Environmental manager Shannon Corkill said Discover Waitomo’s values were long-held and were leant on heavily during the pandemic.
“Those core values are whanaungatanga, kaitiakitanga, and manaakitanga. Whanaungatanga means family in Māori which, for us, means providing jobs for local people, local hapu, helping out with donations, support in-kind and other specialist services to local community groups, providing pathways for rangatahi by taking part in initiatives that establish employment and skills development for local youth.
“The kaitiakitanga aspect means we take really seriously our guardianship of the precious taonga that we operate out of.
“Cave ecosystem health is linked to catchment and stream ecosystem health so it makes sense that we also work to improve the catchment ecosystem. We help with fencing to exclude stock from waterways and plant the riparian margins of streams and wetlands.”
Discover Waitomo also maintains hundreds of pest traps and bait stations in the area.
“And manaakitanga is all about us being the best hosts we can be for our visitors. So, we’re big on health and safety initiatives, we embrace our Māori culture and we help raise everyone’s knowledge of Te Reo, incorporating that in our tours, correspondence and signage. And we’re always looking at new training and development initiatives and progression opportunities to increase staff engagement.”
In the midst of the pandemic in 2021, former Hamilton Waikato Tourism chief executive Jason Dawson saw what Discover Waitomo had done to take care of its people during a tumultuous time.
They’d kept staff on, moving some into ‘Jobs for Nature’ roles. Jason encouraged Discover Waitomo to enter the Business Awards.
Last year they were finalists in the sustainability category. This year, they took out the Community Contribution – Commercial Award. They were also finalists in the recent Tourism NZ awards in the conservation category.
“Both times it was really interesting to go through the process and have judges here to help us reflect on what we have achieved in what has been a very challenging environment,” Christine said.
“It’s good to meet businesspeople who are also doing great work and not from a tourism perspective. They’re from a range of industries so getting advice and reflections from different background is always very useful.”
But it’s not just the business being judged that benefits. Christine says it works both ways.
“As we talked about Future Fit this round, one judge said he Googled ‘Future Fit’ and said he was keen to apply that to his business. With another judge we had a good korero about how he could break through barriers to introducing Te Reo into his business because for us Te Reo is business as usual. So actually, it’s joint sharing of information and ideas. Judges have had ‘aha!’ moments just like we have.”

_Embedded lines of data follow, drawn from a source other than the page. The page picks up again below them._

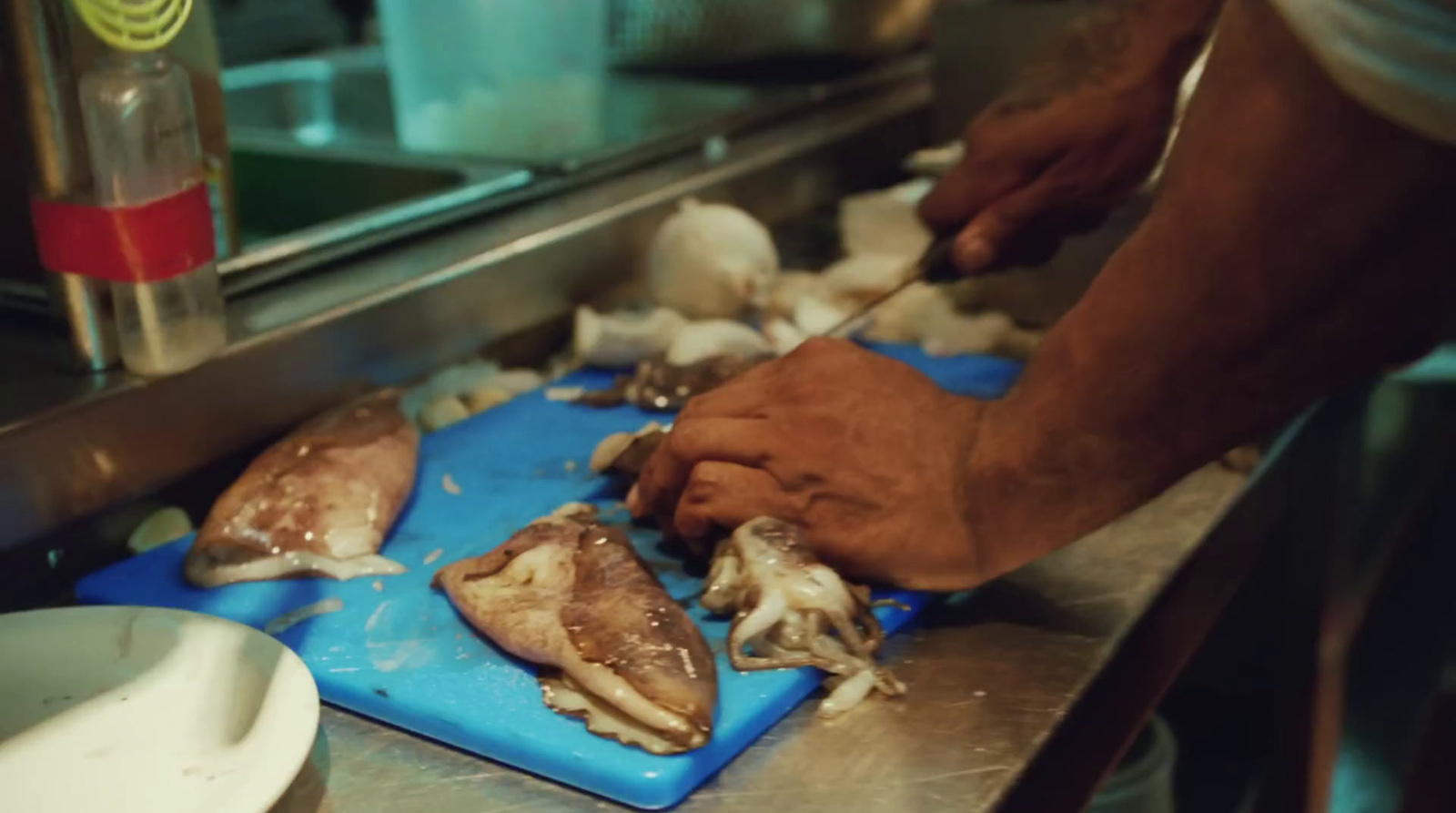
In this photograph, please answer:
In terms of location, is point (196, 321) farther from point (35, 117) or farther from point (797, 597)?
point (797, 597)

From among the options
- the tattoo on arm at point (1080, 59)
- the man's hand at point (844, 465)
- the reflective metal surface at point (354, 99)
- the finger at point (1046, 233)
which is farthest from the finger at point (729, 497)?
the reflective metal surface at point (354, 99)

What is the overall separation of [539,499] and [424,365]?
234 mm

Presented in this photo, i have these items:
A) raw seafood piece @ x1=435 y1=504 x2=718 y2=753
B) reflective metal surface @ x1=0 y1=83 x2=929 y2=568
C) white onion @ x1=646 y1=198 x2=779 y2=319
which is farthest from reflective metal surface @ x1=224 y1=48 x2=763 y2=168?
raw seafood piece @ x1=435 y1=504 x2=718 y2=753

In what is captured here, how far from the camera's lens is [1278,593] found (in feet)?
4.30

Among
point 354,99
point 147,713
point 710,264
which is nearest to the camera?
point 147,713

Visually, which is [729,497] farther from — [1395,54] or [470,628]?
[1395,54]

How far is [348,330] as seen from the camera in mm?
1024

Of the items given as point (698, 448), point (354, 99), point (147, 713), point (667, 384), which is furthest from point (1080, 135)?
point (354, 99)

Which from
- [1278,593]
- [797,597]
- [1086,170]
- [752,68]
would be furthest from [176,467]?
[752,68]

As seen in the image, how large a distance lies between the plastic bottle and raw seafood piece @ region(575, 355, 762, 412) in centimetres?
35

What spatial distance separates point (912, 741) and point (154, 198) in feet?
1.99

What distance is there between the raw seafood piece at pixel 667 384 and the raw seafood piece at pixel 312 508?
0.73 feet

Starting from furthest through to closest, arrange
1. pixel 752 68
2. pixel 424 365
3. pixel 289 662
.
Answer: pixel 752 68 → pixel 424 365 → pixel 289 662

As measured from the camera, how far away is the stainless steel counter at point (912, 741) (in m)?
0.64
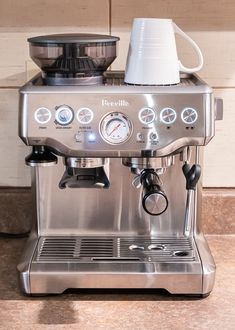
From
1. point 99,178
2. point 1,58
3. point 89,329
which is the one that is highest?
point 1,58

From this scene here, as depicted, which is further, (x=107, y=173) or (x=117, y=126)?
(x=107, y=173)

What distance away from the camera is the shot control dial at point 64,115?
851 millimetres

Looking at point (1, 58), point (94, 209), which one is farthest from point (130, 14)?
point (94, 209)

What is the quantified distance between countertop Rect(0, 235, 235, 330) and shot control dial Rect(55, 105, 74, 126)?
274 mm

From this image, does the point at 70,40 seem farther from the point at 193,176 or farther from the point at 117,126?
the point at 193,176

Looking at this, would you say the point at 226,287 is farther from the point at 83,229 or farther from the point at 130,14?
the point at 130,14

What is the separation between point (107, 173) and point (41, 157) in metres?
0.14

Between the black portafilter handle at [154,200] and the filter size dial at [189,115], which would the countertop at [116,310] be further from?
the filter size dial at [189,115]

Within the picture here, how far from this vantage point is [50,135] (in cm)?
85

Waitomo District Mayor John Robertson said he was thrilled to see Discover Waitomo recognised at the business awards.
“The business is a huge contributor to both the Waitomo and Otorohanga districts from an economic, social and cultural perspective. Their resilience through the pandemic is incredible and I congratulate them on this win wholeheartedly.”
Not surprisingly, the Discover Waitomo team won’t be resting on their laurels with this winner under their belts. They’re looking to the future – always with its community and cultural focus – but with a regenerative lens too.

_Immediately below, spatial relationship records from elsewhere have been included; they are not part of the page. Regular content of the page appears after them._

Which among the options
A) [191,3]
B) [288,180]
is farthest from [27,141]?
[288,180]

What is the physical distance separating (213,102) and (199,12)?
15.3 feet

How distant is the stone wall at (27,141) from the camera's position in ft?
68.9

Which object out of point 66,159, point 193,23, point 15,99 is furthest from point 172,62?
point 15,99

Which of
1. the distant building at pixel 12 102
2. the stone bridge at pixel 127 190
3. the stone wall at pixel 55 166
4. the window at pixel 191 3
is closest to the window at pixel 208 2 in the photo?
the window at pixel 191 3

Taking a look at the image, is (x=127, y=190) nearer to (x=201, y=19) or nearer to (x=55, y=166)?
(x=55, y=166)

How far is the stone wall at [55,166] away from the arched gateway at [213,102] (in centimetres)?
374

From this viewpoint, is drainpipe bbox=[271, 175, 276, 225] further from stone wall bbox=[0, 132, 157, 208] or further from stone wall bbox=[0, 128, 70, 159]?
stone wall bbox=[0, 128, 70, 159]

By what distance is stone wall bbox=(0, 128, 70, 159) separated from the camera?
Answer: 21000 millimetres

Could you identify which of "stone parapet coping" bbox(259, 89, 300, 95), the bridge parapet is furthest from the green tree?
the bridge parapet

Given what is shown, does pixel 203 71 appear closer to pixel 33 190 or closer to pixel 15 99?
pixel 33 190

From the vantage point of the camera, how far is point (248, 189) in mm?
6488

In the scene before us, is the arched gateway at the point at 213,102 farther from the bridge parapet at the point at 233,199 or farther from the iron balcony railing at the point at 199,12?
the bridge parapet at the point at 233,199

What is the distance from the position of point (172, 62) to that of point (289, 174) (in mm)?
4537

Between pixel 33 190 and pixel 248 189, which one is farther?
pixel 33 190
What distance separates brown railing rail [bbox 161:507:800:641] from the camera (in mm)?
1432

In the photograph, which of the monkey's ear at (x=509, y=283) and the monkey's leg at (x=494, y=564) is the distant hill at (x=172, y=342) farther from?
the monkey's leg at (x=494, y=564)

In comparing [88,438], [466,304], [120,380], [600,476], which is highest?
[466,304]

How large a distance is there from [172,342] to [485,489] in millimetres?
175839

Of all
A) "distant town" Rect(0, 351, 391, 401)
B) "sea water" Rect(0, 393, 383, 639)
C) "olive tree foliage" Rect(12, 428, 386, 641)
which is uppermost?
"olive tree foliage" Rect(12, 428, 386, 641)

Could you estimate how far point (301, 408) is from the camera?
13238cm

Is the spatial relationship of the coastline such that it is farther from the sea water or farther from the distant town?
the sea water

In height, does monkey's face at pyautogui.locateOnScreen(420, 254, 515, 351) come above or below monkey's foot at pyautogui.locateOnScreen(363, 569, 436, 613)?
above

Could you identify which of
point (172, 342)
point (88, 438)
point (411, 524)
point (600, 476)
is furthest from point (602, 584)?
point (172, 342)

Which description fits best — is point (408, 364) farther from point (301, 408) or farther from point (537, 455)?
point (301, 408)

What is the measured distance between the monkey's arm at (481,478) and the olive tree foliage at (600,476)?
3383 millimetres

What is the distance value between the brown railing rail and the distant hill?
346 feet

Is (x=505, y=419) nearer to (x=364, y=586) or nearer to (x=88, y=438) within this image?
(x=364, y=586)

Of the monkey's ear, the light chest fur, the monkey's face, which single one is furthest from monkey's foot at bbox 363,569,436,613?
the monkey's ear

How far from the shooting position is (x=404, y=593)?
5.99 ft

“We’ve always been on that sustainability path but Covid has enabled us to stop and think about what the future will look like.”
Whatever the future looks like for Discover Waitomo, you can bet the small immediate community will benefit.
“For us it’s about supporting each other, taking care of the community and our people. That’s our philosophy as a business and that’s supported by Tourism Holdings Limited, it’s supported by the Ruapuha Uekaha Hapū Trust, it’s supported by the Department of Conservation. It’s very much a team effort, and this award is recognition for all.”